══ Document text ══
G20 backs rescue funds boost as crisis summit looms

HORSHAM, England (Reuters) – G20 finance ministers promised money yesterday to rescue troubled emerging market  economies and said they would use their full fiscal and monetary  firepower to combat the worst downturn since the 1930s.

The G20 finance ministers meeting at Horsham (BBC)
The G20 finance ministers meeting at Horsham (BBC)

Ministers from the world’s largest economies also pledged to  regulate hedge funds and start closer checks on credit ratings  agencies to prevent a repeat of a financial markets crisis that  is crippling businesses and putting millions more out of work.

“We are committed to deliver the scale of sustained effort  necessary to restore growth,” the ministers said in a statement  promising extra money for the International Monetary Fund and  regional lenders such as the Asian Development Bank.

No figure was published but one official attending the talks  told Reuters they centred on more than doubling the $250 billion  currently at the IMF’s disposal to help countries hit by a halt  to credit and investment.

Separately, British Prime Minister Gordon Brown, who hosts a  summit of G20 leaders on April 2, said “massive change” was  about to take place in financial market regulation, notably  supervision of hedge funds and other areas currently only  lightly regulated.

The statement issued by the ministers after talks to prepare  that summit said hedge funds should be registered and disclose  information needed to keep tabs on risk, and it said credit  ratings agencies should be better controlled too.

It said the top priority now was to get lending, lifeblood  of the economy, flowing normally again.

The ministers set aside differences on the scale of public  spending deployed to support activity, saying everyone would do  all they can to fight what the IMF calls the “Great Recession.”

The G20 accounts for over 80 per cent of the world’s output,  or gross domestic product, which is expected to shrink in 2009   by more than any year since the 1930s after the financial crisis  that erupted in the United States in 2007 engulfed confidence,  activity, trade and jobs worldwide.

The United States has yet to detail how it plans to clean up  banks’ toxic assets, which many say is vital to get a sclerotic  economy moving again, though a US official said details could  be expected in the coming week.

The G20 issued a separate set of guidelines for countries to  use in planning to rid banks of rotten assets.

“You’re going to see us announce relatively quickly a new  framework, a new financing framework, for these legacy assets,”  US Treasury Secretary Timothy Geithner, who was at the talks  in Horsham, south of London, told Fox Business News.

Washington is also preparing to show its hand later this  month on regulation of the financial markets, where G20 leaders  have yet to put flesh on promises to rein in excess and ensure  that everyone has to be called to account from now on.

President Barack Obama sought to stamp out any doubts about  US commitment, telling a Washington news conference nobody  would pursue regulation more vigorously than him.

Beyond the pledges of better supervision of hedge funds and  rating agencies, the newest element from the G20 talks in  England was the commitment to help emerging economies, perhaps  mindful of the mass exodus of money that marked the Asian  financial crisis of the 1990s.
═══
══ Data to examine ══
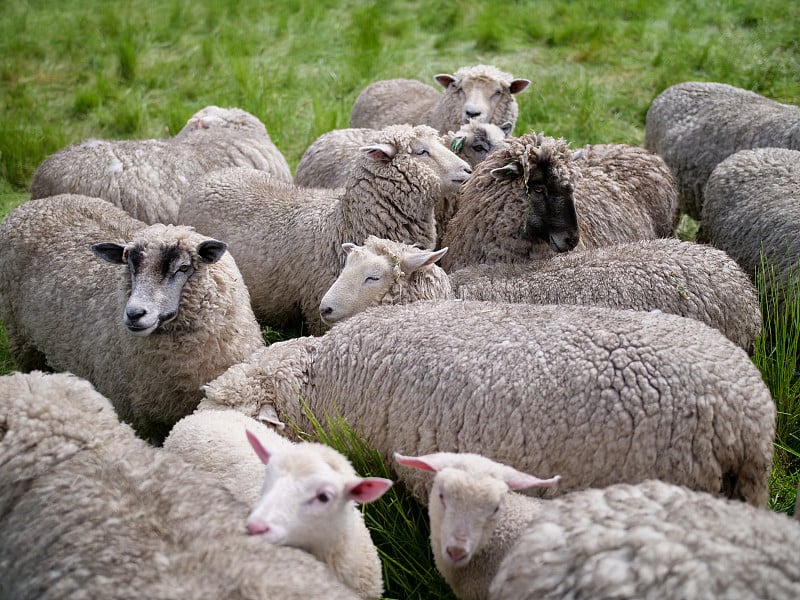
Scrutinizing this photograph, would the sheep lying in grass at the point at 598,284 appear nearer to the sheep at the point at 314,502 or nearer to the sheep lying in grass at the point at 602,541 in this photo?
the sheep at the point at 314,502

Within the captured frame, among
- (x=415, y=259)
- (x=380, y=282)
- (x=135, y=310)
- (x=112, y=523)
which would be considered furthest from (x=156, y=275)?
(x=112, y=523)

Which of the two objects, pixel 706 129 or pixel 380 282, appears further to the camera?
pixel 706 129

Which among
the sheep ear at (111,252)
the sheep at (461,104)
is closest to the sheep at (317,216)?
the sheep ear at (111,252)

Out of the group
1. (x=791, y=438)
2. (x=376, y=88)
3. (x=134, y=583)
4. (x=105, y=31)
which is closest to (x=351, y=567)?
(x=134, y=583)

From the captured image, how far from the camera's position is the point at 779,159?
496 centimetres

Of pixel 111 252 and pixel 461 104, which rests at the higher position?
pixel 461 104

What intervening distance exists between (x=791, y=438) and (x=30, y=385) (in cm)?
313

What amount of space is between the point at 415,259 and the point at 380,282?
0.65ft

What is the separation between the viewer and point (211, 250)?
3898mm

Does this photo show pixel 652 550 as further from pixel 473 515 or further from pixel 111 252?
pixel 111 252

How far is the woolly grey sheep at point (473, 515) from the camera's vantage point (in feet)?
8.07

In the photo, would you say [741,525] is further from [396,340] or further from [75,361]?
[75,361]

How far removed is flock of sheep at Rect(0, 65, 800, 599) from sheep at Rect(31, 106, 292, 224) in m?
0.02

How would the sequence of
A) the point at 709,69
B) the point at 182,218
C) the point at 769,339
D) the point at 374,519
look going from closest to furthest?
1. the point at 374,519
2. the point at 769,339
3. the point at 182,218
4. the point at 709,69
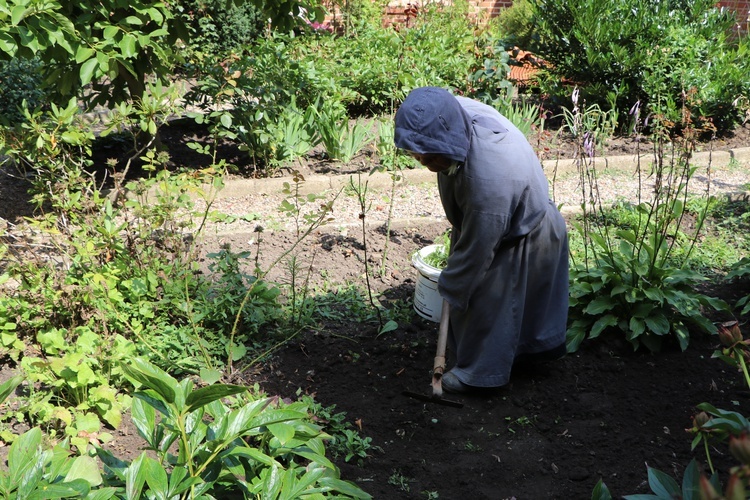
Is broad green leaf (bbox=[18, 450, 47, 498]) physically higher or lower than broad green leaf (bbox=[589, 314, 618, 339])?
higher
═══
Complete the following
1) In the G20 article, reproduce the passage that begins at the words "The G20 accounts" and stops after "and jobs worldwide.", swapping "gross domestic product" for "GDP".
2) According to the G20 article, on what date does Gordon Brown host the summit of G20 leaders?

Solutions to the problems
1)
The G20 accounts for over 80 per cent of the world’s output,  or GDP, which is expected to shrink in 2009   by more than any year since the 1930s after the financial crisis  that erupted in the United States in 2007 engulfed confidence,  activity, trade and jobs worldwide.

2) April 2.